Mai terdiam sejenak. Sejujurnya, ajakannya saja sudah cukup merepotkan. Maksudku, aku bahkan nggak tahan nongkrong bareng teman-teman, terus dia bilang mau nambahin repotnya pacaran? Nggak mungkin, deh. Aku nggak pernah naksir seumur hidupku. Apa sih arti kencan? Kayak buah, kan? Ya, begitulah levelku dulu. Rintangan yang harus kulewati untuk jadi pasangan Mai terlalu tinggi.
Tapi mungkin masih ada harapan buat kita jadi sahabat. Kita bisa mampir ke kafe sepulang sekolah, nongkrong bareng, punya minat yang sama, dan sebagainya. Bahkan aku pernah menjalin persahabatan seperti itu sebelumnya, dan aku tahu itu sudah cukup untuk memberiku semua kebahagiaan yang kubutuhkan.
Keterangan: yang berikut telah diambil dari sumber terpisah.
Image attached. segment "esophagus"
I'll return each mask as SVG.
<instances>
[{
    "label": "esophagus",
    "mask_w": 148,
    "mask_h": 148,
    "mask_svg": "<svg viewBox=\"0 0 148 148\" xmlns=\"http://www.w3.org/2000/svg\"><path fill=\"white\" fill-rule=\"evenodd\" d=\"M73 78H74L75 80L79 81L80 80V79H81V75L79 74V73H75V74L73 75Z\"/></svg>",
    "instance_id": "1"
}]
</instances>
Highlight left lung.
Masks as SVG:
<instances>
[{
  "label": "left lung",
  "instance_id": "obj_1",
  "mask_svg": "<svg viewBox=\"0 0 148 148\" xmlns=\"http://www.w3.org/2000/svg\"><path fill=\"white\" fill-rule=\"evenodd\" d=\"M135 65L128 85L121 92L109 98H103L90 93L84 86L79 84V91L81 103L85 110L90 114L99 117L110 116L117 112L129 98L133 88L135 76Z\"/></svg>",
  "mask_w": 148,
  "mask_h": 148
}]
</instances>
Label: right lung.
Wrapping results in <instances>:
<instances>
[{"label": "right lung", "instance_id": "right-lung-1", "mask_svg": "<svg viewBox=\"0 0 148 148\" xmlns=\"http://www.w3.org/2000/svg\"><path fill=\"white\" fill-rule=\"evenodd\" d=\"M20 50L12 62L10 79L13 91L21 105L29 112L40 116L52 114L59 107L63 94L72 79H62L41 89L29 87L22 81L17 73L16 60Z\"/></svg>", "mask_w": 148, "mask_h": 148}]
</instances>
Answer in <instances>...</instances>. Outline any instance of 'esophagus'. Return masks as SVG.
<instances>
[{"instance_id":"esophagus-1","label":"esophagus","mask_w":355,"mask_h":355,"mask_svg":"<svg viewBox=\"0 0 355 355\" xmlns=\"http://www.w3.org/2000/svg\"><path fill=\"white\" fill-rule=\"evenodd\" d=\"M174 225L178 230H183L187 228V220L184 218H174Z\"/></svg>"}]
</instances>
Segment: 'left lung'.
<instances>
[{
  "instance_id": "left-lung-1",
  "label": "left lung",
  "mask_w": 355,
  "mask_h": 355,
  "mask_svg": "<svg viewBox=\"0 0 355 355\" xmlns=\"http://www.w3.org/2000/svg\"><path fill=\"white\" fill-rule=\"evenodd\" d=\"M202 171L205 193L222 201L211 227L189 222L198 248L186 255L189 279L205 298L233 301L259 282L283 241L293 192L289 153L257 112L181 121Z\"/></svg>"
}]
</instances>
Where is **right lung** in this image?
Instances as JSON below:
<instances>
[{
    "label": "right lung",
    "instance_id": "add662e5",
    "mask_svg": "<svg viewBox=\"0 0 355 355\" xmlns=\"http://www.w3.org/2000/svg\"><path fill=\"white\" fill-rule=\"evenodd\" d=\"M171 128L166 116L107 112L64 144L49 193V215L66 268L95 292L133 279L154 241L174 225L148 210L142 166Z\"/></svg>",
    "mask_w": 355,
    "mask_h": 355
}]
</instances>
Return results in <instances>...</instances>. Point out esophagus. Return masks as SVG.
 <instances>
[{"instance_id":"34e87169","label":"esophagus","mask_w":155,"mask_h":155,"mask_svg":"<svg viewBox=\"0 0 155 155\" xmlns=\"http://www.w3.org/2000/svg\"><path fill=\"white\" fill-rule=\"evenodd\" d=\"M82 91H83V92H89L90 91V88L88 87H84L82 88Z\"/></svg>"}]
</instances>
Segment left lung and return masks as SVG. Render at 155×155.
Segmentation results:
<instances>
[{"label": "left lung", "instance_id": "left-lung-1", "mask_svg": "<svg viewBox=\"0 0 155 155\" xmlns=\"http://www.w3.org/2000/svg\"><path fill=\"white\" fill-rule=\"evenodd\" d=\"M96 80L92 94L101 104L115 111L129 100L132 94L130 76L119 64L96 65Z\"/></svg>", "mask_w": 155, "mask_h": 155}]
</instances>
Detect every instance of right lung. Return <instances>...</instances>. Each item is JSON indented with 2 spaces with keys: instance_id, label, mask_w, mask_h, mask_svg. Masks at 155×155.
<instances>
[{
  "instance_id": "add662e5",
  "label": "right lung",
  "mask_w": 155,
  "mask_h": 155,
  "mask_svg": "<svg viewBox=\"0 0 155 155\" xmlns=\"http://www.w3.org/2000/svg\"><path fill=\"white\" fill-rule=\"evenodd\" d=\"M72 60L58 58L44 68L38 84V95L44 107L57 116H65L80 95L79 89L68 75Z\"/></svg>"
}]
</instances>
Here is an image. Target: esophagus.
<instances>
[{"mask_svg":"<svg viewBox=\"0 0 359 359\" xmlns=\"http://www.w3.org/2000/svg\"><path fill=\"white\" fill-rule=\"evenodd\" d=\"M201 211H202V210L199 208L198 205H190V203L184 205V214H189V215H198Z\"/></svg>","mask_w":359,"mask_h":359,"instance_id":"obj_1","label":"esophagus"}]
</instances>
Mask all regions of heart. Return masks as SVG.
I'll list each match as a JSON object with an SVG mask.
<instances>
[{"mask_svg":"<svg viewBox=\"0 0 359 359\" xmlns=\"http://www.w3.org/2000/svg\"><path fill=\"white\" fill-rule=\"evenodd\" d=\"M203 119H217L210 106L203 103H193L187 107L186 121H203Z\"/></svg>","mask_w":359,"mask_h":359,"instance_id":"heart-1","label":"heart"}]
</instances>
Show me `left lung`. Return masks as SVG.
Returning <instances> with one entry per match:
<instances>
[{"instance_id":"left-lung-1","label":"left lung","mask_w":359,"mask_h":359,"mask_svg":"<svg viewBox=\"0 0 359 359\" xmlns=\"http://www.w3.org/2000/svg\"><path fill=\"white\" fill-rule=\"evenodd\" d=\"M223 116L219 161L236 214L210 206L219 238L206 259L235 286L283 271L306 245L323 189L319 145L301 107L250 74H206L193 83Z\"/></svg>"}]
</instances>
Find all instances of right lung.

Meskipun teman-temanku di SMP selalu menjauhkanku dari hal-hal seperti itu...
Terserah! Intinya, aku ingin Mai mengerti bahwa kami seharusnya sahabat, bukan pacar.
Angin bulan Juni membelai rambut Mai. Ia menyingkirkan helaian-helaian panjang yang mengingatkanku pada benang-benang cahaya itu dan membuka mulutnya. "Kalau begitu, ayo kita berkompromi."
"Apa maksudmu?" tanyaku.
Mai tampak tak khawatir sedikit pun tentang status hubungan kami yang aneh. Senyumnya yang indah tak pernah pudar saat ia mengutarakan usulnya. "Aku ingin kita pacaran, sedangkan kau ingin kita berteman saja. Tapi hubungan itu kan jalan dua arah."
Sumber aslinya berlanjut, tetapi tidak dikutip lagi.